Наша современная школа построена ровно на тех принципах, которые отвергал Катков, она дает на выходе именно то, что и должна давать, и удивление вызывает в этой ситуации только одно: то, что мы удивляемся этим результатам. Дурная школа не только не приносит пользы, но и прямо причиняет великий вред. Лучше простой человек со здравым умом, нежели воспитанный в таком извращенном училище полузнайка. Забота школы— «приучить юные силы мало-помалу, без напряжения и надрыва, к сериозному и сосредоточенному труду, вызвать все способности, необходимые для полной умственной организации, развить их по возможности равномерно, укрепить и умножить их, утвердить в уме лучшие навыки, которые должны стать для него второю природой, поселить в нем здоровые инстинкты, ознакомить его со всеми процессами и приемами человеческой мысли не на словах, а наделе, на собственном труде, вкоренить в молодом уме чувство истины, чувство положительного знания, чувство ясного понятия, так чтоб он во всем мог явственно и живо различать дознанное от недознанного, понятное от непонятного, усвоенное от неусвоенного». А если что нужно добрать по части знаний — с этим легко справится окрепший ум. Сообщение сведений— дело второстепенное; на него должно отводить столько времени, сколько остается от главного.

Однако же Катков прекрасно отдает себе отчет в том, что выбор древних языков в качестве элемента концентрации нуждается в обосновании — при всей убедительности европейского опыта. На этот вопрос дается ответ, скажем так, от противного: а что кроме? Катков приводит чрезвычайно занимательный обзор школьных предметов с точки зрения их интеллектуальных «питательных свойств».

Математика первой подвергается такому разбору. «Математика есть бесспорно необходимый элемент в деле умственного воспитания; математике должно бесспорно принадлежать почетное место в программе школы. Математика не есть сумма сведений; математика есть способность, орган, сила; без надлежащего развития этой способности математика не достигнет своей цели». Однако единственным элементом концентрации математика быть не может. Она — «необходимый предмет, но она не соответствует всей умственной организации человека. Сосредоточивая преимущественно на ней учебные занятия, мы оставим в небрежении самые существенные силы, нарушим психическое равновесие и сообщим развитию молодых умов, вверенных попечению школы, одностороннее, уродливое, неестественное направление». Если кто-то захочет изучать влияние советской физматшколы на культурное развитие СССР, слова Каткова послужат ему путеводной звездой.

Естественные науки не годятся: они требуют для серьезных занятий уже зрелого ума, и в школе могут служить предметом лишь самого поверхностного усвоения, что препятствует идее концентрации.

История вводится в программу везде.
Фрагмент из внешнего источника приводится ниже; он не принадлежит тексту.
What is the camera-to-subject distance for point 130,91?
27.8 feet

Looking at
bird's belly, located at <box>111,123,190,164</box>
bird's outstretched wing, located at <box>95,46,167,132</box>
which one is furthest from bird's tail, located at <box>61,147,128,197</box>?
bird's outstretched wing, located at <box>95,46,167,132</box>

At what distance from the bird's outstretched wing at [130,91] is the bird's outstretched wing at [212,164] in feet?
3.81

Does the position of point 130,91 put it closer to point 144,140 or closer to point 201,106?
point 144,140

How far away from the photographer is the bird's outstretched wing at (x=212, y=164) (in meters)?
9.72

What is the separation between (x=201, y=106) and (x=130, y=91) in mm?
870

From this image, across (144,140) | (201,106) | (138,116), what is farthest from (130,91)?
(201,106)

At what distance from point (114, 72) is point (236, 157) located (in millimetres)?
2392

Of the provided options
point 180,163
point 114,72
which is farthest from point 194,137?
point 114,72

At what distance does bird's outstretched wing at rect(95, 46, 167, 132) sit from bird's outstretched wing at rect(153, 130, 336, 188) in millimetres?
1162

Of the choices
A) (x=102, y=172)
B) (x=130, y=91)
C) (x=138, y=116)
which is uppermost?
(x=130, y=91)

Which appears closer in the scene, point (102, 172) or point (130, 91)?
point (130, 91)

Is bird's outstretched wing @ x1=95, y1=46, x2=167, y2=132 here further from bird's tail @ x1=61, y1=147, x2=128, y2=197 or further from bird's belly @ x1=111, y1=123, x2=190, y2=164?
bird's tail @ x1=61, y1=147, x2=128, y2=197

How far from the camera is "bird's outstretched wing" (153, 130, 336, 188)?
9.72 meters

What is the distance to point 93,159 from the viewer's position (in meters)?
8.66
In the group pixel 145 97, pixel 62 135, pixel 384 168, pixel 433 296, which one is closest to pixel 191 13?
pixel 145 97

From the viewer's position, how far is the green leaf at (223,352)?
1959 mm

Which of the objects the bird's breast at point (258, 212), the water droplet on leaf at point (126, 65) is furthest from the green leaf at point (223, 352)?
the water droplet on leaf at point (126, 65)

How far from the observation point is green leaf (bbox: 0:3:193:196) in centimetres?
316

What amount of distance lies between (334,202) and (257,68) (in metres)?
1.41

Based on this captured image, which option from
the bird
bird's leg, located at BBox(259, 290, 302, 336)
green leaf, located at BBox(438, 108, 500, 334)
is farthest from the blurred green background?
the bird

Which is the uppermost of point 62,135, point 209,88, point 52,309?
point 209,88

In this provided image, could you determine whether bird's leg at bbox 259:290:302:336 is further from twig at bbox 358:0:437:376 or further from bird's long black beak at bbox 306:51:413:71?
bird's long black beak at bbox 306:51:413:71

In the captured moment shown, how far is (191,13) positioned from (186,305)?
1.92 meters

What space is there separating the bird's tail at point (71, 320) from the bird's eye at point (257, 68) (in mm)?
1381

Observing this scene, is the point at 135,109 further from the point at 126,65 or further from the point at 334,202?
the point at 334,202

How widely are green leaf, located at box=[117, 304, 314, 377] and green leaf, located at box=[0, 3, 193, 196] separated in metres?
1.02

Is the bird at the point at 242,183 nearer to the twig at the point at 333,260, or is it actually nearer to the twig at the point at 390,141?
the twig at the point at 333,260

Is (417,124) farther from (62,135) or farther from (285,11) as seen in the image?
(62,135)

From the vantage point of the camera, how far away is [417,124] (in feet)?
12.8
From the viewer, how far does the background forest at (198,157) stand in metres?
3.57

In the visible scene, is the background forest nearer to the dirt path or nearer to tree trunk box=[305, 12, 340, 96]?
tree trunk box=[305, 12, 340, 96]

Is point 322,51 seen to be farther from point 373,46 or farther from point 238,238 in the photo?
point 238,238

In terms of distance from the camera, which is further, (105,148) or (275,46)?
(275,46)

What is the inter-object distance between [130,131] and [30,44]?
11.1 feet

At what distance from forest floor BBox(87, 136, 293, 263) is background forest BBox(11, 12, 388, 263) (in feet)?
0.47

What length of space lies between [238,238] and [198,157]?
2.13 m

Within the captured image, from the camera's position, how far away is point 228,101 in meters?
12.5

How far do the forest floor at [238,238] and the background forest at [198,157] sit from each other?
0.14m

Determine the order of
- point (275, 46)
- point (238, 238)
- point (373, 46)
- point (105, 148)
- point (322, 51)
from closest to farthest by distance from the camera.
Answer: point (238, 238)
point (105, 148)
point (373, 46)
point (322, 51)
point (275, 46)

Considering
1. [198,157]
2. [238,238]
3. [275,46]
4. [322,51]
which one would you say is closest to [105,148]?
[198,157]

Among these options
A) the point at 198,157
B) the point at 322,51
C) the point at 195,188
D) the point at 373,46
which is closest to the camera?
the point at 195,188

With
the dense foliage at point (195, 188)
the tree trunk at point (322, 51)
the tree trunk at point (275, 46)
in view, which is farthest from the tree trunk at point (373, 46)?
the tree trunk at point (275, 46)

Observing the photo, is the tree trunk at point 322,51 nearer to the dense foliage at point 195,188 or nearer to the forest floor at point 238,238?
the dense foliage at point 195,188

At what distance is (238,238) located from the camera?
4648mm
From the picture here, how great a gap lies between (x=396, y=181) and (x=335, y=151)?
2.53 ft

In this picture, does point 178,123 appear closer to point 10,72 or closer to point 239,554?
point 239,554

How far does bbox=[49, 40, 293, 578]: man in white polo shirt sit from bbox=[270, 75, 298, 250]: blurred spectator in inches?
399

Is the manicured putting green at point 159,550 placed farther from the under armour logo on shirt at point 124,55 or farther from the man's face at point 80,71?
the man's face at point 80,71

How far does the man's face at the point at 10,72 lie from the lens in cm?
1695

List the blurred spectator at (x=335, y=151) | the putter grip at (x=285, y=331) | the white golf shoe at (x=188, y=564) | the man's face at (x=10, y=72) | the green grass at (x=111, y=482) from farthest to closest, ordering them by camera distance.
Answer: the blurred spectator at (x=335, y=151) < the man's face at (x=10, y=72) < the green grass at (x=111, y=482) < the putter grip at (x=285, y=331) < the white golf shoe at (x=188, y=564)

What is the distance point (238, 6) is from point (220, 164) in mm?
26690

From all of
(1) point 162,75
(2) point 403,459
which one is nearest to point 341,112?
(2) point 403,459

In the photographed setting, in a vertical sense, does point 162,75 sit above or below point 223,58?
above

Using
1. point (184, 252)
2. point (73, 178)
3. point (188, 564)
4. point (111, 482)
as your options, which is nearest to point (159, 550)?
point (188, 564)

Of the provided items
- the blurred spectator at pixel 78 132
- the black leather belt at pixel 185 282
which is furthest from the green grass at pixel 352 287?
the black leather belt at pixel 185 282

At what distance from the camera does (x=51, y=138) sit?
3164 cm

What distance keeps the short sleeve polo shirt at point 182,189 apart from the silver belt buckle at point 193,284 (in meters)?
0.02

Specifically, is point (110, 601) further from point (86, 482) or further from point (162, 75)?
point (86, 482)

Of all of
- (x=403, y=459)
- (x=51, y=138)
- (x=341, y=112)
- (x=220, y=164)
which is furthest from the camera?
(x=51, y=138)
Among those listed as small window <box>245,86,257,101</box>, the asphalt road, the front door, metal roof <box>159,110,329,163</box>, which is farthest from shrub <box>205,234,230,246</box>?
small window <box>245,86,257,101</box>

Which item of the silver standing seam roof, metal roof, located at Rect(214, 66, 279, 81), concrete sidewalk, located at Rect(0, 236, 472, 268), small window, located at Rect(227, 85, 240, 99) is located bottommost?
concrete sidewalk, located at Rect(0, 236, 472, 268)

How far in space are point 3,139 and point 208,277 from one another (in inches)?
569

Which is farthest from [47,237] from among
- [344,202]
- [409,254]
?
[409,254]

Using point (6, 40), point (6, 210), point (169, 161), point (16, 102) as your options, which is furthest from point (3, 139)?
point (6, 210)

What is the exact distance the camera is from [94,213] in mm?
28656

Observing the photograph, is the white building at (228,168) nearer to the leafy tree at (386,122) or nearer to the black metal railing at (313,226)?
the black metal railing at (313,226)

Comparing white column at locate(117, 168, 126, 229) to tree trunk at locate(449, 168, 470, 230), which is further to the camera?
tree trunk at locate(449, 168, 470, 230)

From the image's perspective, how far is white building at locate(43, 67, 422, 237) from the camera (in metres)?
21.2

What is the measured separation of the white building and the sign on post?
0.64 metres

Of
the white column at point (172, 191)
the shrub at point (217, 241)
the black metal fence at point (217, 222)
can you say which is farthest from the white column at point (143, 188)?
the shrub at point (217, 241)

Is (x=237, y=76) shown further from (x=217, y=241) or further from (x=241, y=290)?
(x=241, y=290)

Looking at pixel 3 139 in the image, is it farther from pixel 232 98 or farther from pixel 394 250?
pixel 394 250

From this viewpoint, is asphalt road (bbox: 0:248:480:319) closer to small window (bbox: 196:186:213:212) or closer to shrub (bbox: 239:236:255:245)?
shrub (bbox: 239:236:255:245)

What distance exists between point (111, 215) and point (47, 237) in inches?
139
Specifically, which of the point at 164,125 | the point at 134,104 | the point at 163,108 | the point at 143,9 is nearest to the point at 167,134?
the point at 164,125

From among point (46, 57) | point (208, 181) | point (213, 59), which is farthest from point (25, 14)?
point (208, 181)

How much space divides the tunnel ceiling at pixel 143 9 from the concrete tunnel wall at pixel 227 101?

Но «в какие источники будут погружаться эти двенадцатилетние исследователи жизни народов и казуальной связи событий, эти юные и уже столь глубокомысленные ценители политических учреждений, исторических движений и двигателей?». Если мы не ошибаемся, и официальная программа, и общественное мнение требуют сейчас от преподавания истории добиваться понимания закономерностей исторического развития; однако нужно сказать, что среди взрослых и вполне зрелых людей, зачастую прекрасных специалистов в собственных областях, чрезвычайно редко доводится встречать здравые суждения по этому поводу. То же, что оставляла и оставляет школа, представляет собой весьма печальное зрелище.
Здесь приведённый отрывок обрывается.